++++ Source text
Introduction to Our Example Application

During this tutorial we will implement several Spring Batch jobs that processes the student information of an online course. This time we need to create a Spring Batch job that can import student information from an Excel file. This file contains a student list that provides the following information for our application:

  • The name of the student.
  • The email address of the student.
  • The name of the purchased package.

When we read the student information from an Excel file, we have to transform that information into StudentDTO objects which are processed by our batch job. The StudentDTO class contains the information of a single student, and its source code looks as follows:

public class StudentDTO {
 
    private String emailAddress;
    private String name;
    private String purchasedPackage;
 
    public StudentDTO() {}
 
    public String getEmailAddress() {
        return emailAddress;
    }
 
    public String getName() {
        return name;
    }
 
    public String getPurchasedPackage() {
        return purchasedPackage;
    }
 
    public void setEmailAddress(String emailAddress) {
        this.emailAddress = emailAddress;
    }
 
    public void setName(String name) {
        this.name = name;
    }
 
    public void setPurchasedPackage(String purchasedPackage) {
        this.purchasedPackage = purchasedPackage;
    }
}

Before we can configure an ItemReader that reads student information from our Excel file, we have to add a few additional dependencies into our build script.
++++++++
++++ Recorded information
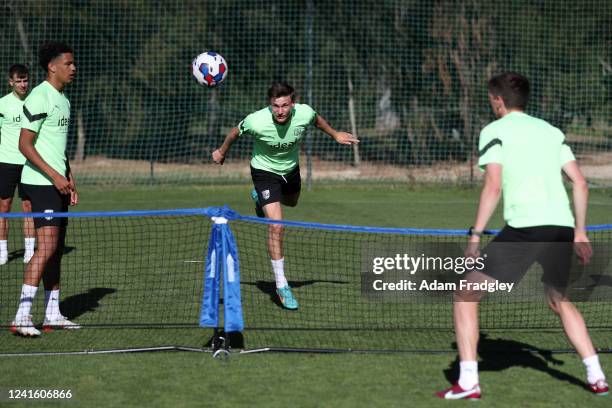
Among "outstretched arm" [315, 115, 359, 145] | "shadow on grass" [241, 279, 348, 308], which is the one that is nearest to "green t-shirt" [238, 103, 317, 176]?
"outstretched arm" [315, 115, 359, 145]

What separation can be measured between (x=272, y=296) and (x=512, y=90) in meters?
4.14

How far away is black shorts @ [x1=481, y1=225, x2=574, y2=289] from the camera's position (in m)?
5.44

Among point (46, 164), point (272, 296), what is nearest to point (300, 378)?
point (46, 164)

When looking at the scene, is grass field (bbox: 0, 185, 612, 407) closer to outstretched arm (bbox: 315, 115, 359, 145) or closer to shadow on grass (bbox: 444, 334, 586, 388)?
shadow on grass (bbox: 444, 334, 586, 388)

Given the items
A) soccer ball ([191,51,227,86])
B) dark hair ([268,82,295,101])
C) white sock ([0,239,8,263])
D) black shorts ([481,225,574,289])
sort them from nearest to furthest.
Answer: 1. black shorts ([481,225,574,289])
2. dark hair ([268,82,295,101])
3. white sock ([0,239,8,263])
4. soccer ball ([191,51,227,86])

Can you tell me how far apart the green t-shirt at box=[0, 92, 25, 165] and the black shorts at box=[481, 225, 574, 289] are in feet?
22.3

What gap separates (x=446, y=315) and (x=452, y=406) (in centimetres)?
275

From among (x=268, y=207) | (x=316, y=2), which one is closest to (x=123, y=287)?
(x=268, y=207)

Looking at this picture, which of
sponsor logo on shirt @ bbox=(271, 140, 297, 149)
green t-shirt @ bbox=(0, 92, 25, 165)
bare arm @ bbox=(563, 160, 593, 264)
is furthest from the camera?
green t-shirt @ bbox=(0, 92, 25, 165)

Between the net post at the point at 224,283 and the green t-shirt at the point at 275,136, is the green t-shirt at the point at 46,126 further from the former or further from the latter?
the green t-shirt at the point at 275,136

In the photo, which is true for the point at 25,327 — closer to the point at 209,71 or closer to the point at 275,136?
the point at 275,136

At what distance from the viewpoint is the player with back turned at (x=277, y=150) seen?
27.2 feet

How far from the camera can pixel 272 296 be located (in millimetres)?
8859

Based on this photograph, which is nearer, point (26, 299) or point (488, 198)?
point (488, 198)
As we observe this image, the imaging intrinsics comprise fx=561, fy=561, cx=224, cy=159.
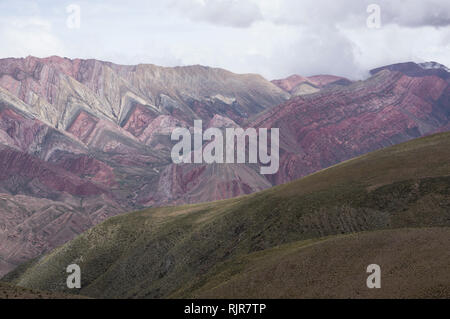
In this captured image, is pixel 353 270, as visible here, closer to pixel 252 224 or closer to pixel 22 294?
pixel 22 294

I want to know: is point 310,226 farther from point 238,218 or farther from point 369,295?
point 369,295

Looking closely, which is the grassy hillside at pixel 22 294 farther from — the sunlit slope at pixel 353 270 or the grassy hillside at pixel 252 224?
the grassy hillside at pixel 252 224

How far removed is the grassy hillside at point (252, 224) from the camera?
99562 mm

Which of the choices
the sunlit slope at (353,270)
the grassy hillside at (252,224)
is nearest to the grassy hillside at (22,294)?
the sunlit slope at (353,270)

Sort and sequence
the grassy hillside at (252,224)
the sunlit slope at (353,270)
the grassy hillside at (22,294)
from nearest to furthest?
1. the sunlit slope at (353,270)
2. the grassy hillside at (22,294)
3. the grassy hillside at (252,224)

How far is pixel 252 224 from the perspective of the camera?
113 m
++++++++
### [Given request A]
In the Spring Batch tutorial, why must the student information read from the Excel file be transformed into StudentDTO objects? Answer in one to three sentences.
### [Given request B]
Carry on the Spring Batch tutorial from its final sentence.
The data above is unrelated to the work here.

### [Final answer A]
The information must be transformed into StudentDTO objects because those are the objects the batch job processes. Each StudentDTO holds the information of a single student: the name, the email address and the name of the purchased package.

### [Final answer B]
Getting the Required Dependencies

If we want to read the input data of our Spring Batch job from an Excel document, we have to add the following dependency declarations into our build script:

  • Spring Batch Excel is a Spring Batch extension that provides ItemReader implementations for Excel. Unfortunately at the moment the only way to get the required jar file is to build it from the source.
  • Apache POI provides a Java API for Microsoft Office documents. It is an optional dependency of Spring Batch Excel, and we can use it for reading input data from .XLS and .XLSX documents.
I assume that most of you don’t want to build Spring Batch Excel from the source. That is why I did it for you. Take a look at the example applications of this blog post: Spring example and Spring Boot example. These applications have working Gradle and Maven build scripts that use the Maven repository found from the repo directory.

Additional Reading:

After we have added the required dependency declarations into our build script, we can finally configure the ItemReader that can read the student information from our Excel spreadsheet.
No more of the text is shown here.